Cuando Elara abrió los ojos, el aire olía a metal oxidado y humedad.
Tardó unos segundos en enfocar.
Su cabeza palpitaba como si la hubieran golpeado, y el cuerpo le pesaba.
Estaba recostada en el suelo de piedra, cubierta con un vestido de lana gruesa que no le pertenecía.
Se incorporó de golpe, el instinto gritándole peligro.
Sus ojos recorrieron las sombras... hasta que lo vio.
Barrotes.
Una jaula.
Elara gateó hasta ellos, temblando.
Sus manos se aferraron al frío metal, y su corazón empezó a latir con fuerza desbocada.
—¡No… no otra vez! —susurró. Su voz se quebró como cristal.
Golpeó los fierros con los puños. El sonido hueco y cruel le respondió.
—¡Sáquenme de aquí! ¡¿Quién me encerró?! ¡Malditos! ¡Suéltenme!
Gritó hasta desgarrarse la garganta, pero no hubo respuesta.

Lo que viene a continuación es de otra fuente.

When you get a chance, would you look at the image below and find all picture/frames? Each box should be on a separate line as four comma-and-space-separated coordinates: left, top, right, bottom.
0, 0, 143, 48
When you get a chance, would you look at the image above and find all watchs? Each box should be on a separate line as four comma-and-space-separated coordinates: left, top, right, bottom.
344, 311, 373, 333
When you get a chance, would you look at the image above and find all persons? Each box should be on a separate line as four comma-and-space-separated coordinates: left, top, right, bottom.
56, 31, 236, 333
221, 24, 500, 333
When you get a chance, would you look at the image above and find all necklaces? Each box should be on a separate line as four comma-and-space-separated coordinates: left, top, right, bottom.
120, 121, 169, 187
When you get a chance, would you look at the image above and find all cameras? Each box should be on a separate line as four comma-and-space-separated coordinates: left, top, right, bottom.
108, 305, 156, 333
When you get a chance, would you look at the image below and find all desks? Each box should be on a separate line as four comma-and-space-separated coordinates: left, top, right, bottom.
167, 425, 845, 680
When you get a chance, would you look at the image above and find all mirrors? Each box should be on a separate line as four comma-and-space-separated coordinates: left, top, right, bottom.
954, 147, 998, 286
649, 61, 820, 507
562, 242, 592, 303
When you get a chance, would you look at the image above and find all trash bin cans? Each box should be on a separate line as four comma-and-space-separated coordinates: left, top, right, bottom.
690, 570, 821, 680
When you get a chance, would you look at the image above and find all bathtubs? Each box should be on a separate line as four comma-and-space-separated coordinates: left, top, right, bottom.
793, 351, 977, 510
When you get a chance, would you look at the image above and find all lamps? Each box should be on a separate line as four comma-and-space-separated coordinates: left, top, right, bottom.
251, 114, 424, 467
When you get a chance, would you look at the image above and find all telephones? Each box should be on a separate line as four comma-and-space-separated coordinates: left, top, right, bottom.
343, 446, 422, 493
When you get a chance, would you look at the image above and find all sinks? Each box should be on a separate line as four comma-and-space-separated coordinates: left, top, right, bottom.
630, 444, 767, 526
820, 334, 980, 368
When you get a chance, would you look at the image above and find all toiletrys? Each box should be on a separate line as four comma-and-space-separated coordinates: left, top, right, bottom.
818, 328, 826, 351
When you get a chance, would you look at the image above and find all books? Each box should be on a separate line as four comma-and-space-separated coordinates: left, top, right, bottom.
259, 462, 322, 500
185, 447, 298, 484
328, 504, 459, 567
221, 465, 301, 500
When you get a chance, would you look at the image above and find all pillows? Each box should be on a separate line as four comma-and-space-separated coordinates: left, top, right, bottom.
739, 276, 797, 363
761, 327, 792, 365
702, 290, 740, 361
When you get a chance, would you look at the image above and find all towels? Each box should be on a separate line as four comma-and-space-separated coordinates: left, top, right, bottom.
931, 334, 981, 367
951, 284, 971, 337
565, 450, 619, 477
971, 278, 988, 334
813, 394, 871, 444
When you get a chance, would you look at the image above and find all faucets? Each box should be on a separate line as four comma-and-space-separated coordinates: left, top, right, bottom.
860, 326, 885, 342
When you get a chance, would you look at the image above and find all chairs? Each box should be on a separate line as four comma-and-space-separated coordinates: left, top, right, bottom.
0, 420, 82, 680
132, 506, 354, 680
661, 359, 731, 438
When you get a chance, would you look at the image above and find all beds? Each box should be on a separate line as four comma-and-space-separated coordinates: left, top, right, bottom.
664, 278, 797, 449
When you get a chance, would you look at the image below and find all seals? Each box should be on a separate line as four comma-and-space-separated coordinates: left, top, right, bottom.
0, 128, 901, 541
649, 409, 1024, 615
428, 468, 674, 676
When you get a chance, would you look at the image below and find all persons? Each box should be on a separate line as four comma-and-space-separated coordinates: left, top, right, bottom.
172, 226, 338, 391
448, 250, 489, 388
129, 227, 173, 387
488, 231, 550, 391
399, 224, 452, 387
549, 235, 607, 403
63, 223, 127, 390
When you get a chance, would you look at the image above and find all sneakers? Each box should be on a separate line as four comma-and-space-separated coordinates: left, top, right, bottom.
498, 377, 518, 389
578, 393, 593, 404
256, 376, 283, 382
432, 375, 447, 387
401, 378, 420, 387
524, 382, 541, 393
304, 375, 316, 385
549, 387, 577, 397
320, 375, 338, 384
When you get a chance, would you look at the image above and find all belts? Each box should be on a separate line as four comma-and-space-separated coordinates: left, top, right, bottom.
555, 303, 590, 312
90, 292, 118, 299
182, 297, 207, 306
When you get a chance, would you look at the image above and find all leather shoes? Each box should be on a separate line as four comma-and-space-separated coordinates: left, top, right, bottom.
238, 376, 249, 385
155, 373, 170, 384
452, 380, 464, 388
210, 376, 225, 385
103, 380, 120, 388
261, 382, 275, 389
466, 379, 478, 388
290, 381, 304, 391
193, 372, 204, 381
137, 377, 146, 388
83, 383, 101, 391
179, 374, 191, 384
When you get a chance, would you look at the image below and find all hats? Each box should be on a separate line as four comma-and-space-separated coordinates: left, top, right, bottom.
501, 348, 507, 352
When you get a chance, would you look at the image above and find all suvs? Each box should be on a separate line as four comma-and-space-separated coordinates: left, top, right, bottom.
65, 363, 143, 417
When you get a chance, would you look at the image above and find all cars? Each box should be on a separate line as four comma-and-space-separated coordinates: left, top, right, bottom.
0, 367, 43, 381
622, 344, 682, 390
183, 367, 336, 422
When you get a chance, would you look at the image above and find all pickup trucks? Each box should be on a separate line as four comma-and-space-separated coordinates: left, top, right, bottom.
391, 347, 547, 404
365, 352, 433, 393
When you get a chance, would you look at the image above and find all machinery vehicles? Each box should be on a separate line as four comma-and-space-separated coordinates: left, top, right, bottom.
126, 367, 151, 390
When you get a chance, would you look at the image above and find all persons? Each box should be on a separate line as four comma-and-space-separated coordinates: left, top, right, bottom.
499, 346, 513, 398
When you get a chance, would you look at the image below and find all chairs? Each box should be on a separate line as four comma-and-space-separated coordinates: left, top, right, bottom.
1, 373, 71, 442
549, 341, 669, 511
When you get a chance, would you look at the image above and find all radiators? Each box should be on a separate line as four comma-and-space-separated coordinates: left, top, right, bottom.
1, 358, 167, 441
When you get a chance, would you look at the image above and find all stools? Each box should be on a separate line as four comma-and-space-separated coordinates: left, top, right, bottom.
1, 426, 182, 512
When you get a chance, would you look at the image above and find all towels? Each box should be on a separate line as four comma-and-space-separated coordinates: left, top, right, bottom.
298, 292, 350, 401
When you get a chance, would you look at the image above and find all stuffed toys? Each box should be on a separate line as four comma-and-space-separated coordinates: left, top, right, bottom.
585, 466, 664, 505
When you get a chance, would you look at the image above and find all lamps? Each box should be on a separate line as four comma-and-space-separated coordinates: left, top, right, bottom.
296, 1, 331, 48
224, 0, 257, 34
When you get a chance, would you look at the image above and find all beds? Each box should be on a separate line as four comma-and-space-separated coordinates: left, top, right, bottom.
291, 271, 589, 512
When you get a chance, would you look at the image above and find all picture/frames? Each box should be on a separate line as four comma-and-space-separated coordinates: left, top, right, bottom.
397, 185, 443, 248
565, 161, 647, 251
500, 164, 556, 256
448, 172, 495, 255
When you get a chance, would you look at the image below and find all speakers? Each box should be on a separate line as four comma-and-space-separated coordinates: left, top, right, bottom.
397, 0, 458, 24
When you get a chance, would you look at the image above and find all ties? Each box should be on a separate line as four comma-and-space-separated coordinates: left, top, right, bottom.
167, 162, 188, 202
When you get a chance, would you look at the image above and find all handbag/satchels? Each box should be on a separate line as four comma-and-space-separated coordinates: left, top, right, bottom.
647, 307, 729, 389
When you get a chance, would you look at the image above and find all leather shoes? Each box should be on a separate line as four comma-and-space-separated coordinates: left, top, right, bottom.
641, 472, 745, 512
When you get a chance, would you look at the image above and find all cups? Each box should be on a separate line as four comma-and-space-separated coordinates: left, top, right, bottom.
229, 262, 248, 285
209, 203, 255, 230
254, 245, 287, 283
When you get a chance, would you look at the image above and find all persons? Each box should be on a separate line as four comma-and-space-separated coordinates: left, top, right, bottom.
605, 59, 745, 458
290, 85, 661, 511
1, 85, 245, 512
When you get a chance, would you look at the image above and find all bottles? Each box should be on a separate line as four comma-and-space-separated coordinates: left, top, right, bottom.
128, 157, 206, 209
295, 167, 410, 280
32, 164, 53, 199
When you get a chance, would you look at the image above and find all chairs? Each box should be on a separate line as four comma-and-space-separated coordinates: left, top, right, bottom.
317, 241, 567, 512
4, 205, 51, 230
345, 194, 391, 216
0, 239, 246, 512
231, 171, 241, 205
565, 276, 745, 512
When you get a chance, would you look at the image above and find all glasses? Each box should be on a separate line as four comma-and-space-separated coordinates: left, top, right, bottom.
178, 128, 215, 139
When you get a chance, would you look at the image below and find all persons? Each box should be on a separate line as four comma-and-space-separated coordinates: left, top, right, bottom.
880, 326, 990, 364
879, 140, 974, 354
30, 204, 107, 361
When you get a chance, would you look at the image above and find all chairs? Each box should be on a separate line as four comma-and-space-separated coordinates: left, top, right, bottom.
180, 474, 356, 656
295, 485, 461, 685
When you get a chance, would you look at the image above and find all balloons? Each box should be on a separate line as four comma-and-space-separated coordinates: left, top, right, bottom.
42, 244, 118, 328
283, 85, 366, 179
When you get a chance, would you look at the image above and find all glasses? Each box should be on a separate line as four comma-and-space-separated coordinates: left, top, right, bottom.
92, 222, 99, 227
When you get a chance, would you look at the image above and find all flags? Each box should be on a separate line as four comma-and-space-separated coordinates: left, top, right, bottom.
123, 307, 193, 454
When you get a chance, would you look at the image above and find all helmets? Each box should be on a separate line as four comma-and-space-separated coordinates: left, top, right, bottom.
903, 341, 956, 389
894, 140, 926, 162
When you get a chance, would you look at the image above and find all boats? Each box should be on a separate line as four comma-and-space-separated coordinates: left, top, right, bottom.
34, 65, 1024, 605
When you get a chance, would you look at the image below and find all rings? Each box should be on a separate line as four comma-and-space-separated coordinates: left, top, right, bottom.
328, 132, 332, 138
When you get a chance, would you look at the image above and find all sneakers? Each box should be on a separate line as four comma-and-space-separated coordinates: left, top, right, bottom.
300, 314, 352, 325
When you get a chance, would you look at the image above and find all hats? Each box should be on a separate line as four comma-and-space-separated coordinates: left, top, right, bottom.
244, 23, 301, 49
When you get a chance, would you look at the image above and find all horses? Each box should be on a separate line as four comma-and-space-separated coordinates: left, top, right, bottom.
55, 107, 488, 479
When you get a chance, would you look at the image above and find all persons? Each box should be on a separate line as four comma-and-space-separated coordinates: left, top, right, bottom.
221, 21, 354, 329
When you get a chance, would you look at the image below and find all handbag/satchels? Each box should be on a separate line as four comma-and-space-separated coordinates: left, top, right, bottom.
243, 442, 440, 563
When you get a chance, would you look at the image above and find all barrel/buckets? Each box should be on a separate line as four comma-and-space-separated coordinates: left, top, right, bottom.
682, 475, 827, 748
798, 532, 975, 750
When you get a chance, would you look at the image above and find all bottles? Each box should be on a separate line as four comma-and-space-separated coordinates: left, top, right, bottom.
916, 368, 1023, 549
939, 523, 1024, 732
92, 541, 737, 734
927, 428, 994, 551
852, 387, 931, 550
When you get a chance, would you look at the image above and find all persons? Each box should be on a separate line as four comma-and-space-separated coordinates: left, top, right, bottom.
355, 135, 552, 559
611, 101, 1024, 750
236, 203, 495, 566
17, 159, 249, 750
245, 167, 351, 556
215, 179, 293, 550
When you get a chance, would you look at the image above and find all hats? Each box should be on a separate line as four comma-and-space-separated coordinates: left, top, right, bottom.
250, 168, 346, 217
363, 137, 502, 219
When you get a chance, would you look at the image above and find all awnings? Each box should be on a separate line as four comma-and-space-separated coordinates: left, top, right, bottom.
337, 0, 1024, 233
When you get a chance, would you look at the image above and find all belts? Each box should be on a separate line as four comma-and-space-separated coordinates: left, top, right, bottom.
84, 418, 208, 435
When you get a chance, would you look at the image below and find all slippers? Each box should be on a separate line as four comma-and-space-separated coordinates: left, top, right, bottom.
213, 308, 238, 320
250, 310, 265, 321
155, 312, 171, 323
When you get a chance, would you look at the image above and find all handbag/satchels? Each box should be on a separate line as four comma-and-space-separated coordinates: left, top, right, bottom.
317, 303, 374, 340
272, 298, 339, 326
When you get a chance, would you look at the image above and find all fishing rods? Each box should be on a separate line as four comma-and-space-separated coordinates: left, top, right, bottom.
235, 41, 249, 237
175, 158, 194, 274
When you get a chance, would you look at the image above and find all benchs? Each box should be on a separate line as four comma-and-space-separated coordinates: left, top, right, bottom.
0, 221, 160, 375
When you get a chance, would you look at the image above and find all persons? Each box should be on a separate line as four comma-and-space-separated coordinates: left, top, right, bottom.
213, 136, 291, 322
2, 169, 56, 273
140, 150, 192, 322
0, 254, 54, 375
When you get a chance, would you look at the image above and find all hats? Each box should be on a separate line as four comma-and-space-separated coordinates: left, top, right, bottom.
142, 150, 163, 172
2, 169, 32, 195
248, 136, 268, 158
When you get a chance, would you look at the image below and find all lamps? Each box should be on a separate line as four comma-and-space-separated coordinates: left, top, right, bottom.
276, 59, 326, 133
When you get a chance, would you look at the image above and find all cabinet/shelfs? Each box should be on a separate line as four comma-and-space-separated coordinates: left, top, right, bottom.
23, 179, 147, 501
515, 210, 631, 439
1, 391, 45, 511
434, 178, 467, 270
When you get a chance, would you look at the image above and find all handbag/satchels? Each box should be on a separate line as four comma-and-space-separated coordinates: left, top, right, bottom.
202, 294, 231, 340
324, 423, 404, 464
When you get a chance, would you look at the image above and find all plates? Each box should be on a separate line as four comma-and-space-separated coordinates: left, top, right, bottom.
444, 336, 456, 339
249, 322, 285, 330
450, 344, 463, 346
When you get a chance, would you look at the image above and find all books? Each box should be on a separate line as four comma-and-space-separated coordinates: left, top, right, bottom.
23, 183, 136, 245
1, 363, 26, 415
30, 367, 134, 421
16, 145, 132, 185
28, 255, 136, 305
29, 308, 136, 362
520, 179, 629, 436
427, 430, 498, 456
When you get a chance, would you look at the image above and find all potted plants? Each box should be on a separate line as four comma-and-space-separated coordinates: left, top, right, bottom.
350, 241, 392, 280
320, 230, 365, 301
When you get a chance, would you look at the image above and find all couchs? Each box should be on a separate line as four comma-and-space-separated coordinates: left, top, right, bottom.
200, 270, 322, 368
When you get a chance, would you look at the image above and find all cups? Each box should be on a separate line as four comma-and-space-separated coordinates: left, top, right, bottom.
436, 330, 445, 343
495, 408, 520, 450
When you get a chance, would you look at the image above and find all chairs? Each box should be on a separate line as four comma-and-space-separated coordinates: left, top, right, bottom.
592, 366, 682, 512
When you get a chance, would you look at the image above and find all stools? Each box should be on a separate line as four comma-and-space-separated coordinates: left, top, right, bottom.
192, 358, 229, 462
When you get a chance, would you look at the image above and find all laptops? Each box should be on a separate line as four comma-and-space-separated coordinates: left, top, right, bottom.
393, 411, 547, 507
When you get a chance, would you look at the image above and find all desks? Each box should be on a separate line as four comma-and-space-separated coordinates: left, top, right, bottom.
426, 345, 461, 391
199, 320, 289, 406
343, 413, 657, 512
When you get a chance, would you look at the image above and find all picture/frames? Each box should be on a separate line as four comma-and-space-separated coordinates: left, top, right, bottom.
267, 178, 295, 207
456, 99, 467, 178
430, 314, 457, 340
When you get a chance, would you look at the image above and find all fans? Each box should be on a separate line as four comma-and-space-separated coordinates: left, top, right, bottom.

El eco fue su única compañía.
Las lágrimas brotaron como veneno.
Estaba sola.
Encerrada.
De nuevo una prisionera.
Apretó los dientes, su lobo rugiendo en su interior, frustrado, herido, salvaje.
“¿Esla? Esla, ¿Dónde estás? ¡Háblame!”, pero no sentía a su loba, no ahora.
***
Mientras tanto…
A kilómetros de allí, el rey alfa Jarek estaba en su despacho, con la mirada afilada como cuchillas.
El salón era amplio, con muros de piedra y enormes estanterías llenas de informes, mapas y artefactos antiguos.
La guerra se respiraba en el aire.
Jarek hojeaba documentos sobre los últimos ataques en la frontera.
Junto a él, su beta, Thoren, analizaba las grabaciones de seguridad en una tableta holográfica.
—Míralo, ahí está el emblema —señaló—. Es la manada Darkness. No hay duda: ellos están detrás de los ataques.
—Y no solo eso —añadió Jarek, su mandíbula tensa—. Usaron Famentaprol. Esa basura humana que anula la conciencia del lobo. La dejan como una cáscara vacía. Es como cazar sin honor.
Thoren asintió con rabia.
—Así capturan a los errantes… los drogados son enviados a los laboratorios, usados para experimentos. Los Darkness están colaborando con humanos, majestad. Eso ya no es una sospecha.
Jarek se incorporó, sus ojos brillaban con un rojo tenue. Era la señal de que su lobo estaba al límite.
Golpeó la mesa con fuerza.—¡Eso basta! ¿Cuántas vidas más deben pagar por nuestra paciencia?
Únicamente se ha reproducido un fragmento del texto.